No recall efforts in the state have been endorsed by the Colorado Republican Party, communications director Kyle Kohli said in an email. However, the state party chairman, U.S. Rep. Ken Buck, denounced the Democratic legislative agenda in a March speech reported in The Colorado Sun. “We need to teach them how to spell r-e-c-a-l-l,” Buck said.
Asked about the Dismiss Polis campaign, the governor’s office said Polis was focused on governing.
“The Governor will continue to reach across the aisle,” press secretary Conor Cahill said in an email to Stateline, “and hopes that, by tackling key issues for Coloradans, we will continue to bring people together and focus on what unites us.”
Recall organizers in Colorado have a tough task ahead of them. In 60 days, petitioners must gather valid signatures equal to 25% of the votes cast in the last election for that office.
That means the Dismiss Polis campaign must gather over 600,000 signatures by early September. It’s aiming to do so with volunteers. “This is a very grassroots effort,” Kataline said.
The campaign has raised about $20,000 so far, mostly in small donations from rural Coloradans. Resist Polis PAC, an independent expenditure committee working with Dismiss Polis, has about $32,000 on hand.
Meanwhile, Democrats in the state formed two political action committees this spring to fight the recall efforts. Both have received donations from the Democratic Legislative Campaign Committee, an organization based in Washington, D.C., that works to elect party members to state legislatures.
“One of the things we learned after 2013 was we needed to be much more aggressive in calling out these sham recalls,” Hubbard of Democracy First Colorado said.
Money from national groups such as the gun violence prevention organization Everytown for Gun Safety helped Democratic state Rep. Tom Sullivan convince voters not to sign the petition circulated against him this year.
Sullivan said he and his allies knocked on thousands of doors and made thousands of phone calls to local voters.
The recall petition didn’t surprise Sullivan, who sponsored the red flag law and has been a prominent gun control advocate since his son, Alex, was killed in the 2012 Aurora movie theater massacre. “The father of a murdered child terrifies them,” he said of his opponents. “And I’m not going to back down.”
The vice chairwoman of the Colorado Republican Party, Kristi Burton Brown, who led the campaign to recall Sullivan, called it off in June.

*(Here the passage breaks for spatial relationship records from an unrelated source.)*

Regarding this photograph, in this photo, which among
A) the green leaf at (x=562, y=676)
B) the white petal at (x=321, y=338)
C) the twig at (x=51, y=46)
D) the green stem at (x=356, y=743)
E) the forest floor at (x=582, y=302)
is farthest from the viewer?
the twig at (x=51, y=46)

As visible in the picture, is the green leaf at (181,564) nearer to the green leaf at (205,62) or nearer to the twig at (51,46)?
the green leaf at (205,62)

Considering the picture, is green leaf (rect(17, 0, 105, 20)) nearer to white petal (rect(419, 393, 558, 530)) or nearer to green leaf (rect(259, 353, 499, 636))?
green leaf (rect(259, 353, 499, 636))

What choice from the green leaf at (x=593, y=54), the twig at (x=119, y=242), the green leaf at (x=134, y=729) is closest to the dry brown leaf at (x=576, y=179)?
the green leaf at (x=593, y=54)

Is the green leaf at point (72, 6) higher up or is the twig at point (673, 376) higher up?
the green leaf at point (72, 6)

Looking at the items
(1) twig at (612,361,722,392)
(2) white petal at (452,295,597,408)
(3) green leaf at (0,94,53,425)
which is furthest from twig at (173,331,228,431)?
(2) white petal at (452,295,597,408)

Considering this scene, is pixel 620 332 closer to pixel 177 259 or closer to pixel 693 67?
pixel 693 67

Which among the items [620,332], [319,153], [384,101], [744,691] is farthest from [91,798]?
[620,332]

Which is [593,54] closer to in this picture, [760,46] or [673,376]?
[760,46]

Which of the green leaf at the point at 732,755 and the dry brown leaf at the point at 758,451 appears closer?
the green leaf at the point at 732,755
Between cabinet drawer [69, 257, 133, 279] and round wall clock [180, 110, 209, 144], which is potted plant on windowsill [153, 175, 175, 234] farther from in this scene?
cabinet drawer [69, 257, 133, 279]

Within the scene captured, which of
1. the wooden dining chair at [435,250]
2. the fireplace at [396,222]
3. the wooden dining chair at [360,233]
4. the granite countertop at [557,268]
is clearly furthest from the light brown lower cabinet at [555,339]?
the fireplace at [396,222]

Her petition was filed as a private citizen, said Kohli, the state party spokesman, rather than as a party official.
John Straayer, a retired political science professor at Colorado State University, said he doesn’t think the recall campaigns will get very far. “I think they’re wasting their time and money.”
He chalks the recall campaigns up to increasing partisanship and tension over the state’s swing to the left.
“That doesn’t sit well with the Republicans. They want their state back.”